In an effort to send more of the criminal immigrants home, the Department of Homeland Security is starting "aggressive dialogues" with foreign governments that do not typically issue travel documents, said spokesman Jarrod Agen.
"We often find that people who are removable sit in our detention facilities -- simply because the foreign country has failed to give us a 'travel document' agreeing to take its citizen back," Homeland Security Secretary Michael Chertoff said in written testimony to the Senate Judiciary Committee last month. "We must make this a top priority in our bilateral relationships around the world."
Attorneys for the immigrants say some are not released after six months as required, even if their deportation is unlikely.
The Catholic Legal Immigration Network, which provides legal services to immigrants, published a report in September concluding that there were inconsistencies in how immigration offices around the country handled such cases. The report attributed the problems in part to understaffed immigration offices and insufficient records.

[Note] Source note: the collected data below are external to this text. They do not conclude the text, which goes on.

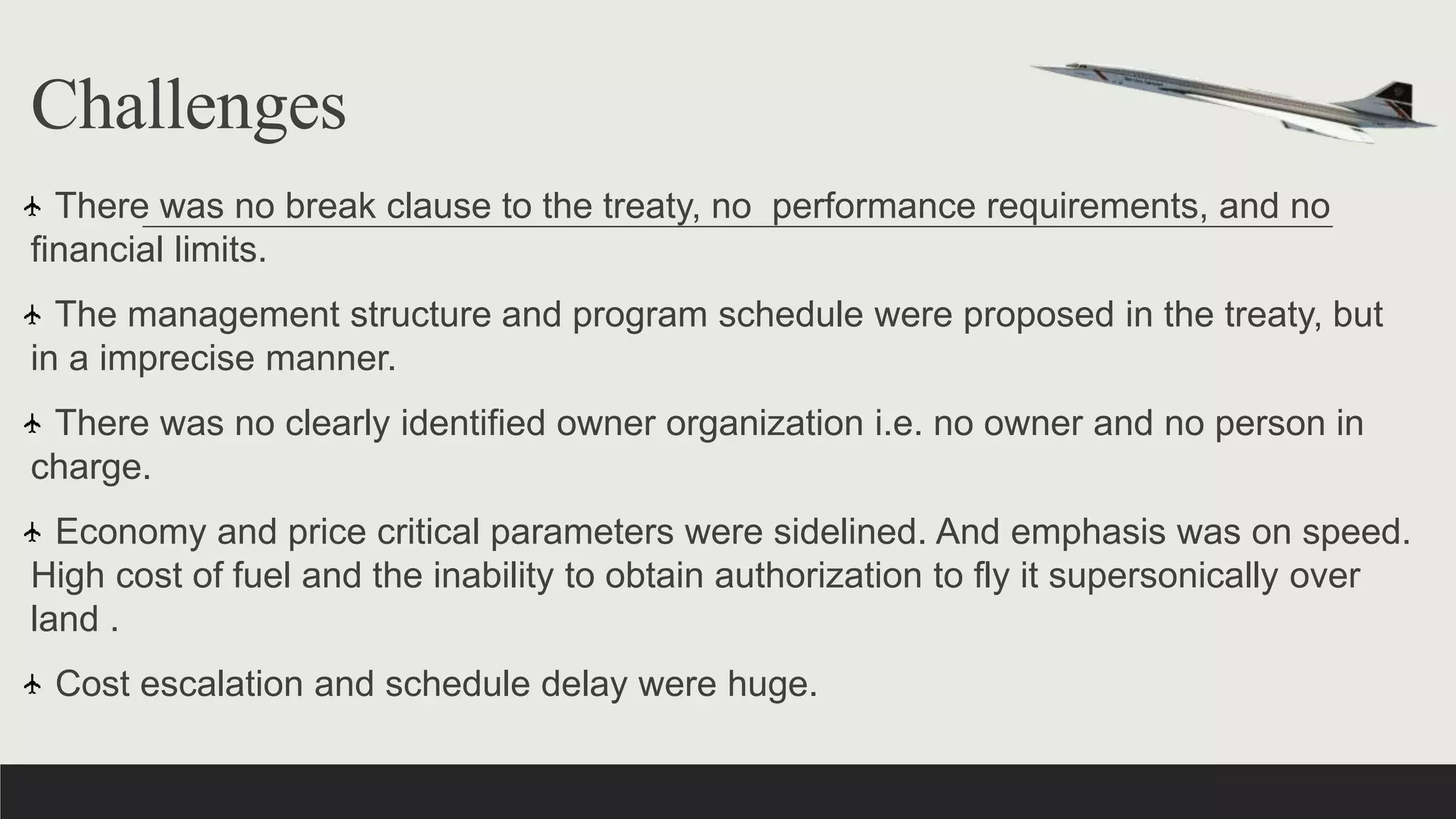 Challenges

There was no break clause to the treaty, no  performance requirements, and no financial limits.

The management structure and program schedule were proposed in the treaty, but in a imprecise manner.

There was no clearly identified owner organization i.e. no owner and no person in charge.

Economy and price critical parameters were sidelined. And emphasis was on speed. High cost of fuel and the inability to obtain authorization to fly it supersonically over land .

Cost escalation and schedule delay were huge.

As of March, there were 1,225 long-term detainees -- or "lifers" -- around the country, according to the organization, which used data received from Homeland Security. Many do not have attorneys and may not know the status of their cases, said Kathleen Sullivan, director of the organization's national detention representation project.
"It's incredibly frustrating for the detainees, because they feel that they are being held a long time without any information about when they might be released," she said.

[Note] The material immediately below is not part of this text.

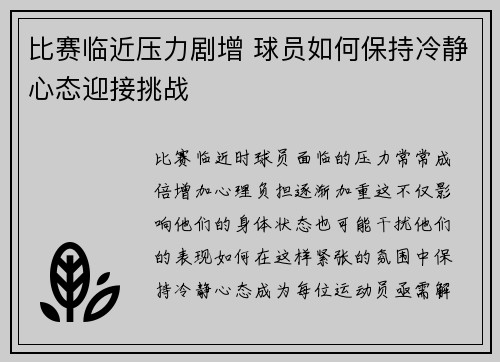 比赛临近压力剧增 球员如何保持冷静心态迎接挑战

比赛临近时球员面临的压力常常成倍增加心理负担逐渐加重这不仅影响他们的身体状态也可能干扰他们的表现如何在这样紧张的氛围中保持冷静心态成为每位运动员亟需解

Even when the immigrants are released, attorneys said, they never know when, or if, they will be rearrested and deported.
"They are in limbo status," said Jay Stansell, an assistant federal public defender in Seattle who specializes in Cambodian cases.
Sometimes, the immigrants have travel documents but the other country refuses to accept them. In other cases, deportees have been flown to their native countries, only to have their documents invalidated and the immigrants sent back to the U.S.
"If Moammar Kadafi won't take someone in Libya, we won't be able to do a flyover and drop them with a parachute," said Bill Odencrantz, ICE director of field legal operations.
If a judge rules that an immigrant cannot be repatriated to his or her native country for reasons of personal safety, immigration officials can look for a third country. In one well-publicized case, four Iranian brothers accused of supporting a terrorist group bent on overthrowing the regime in Iran were ordered deported.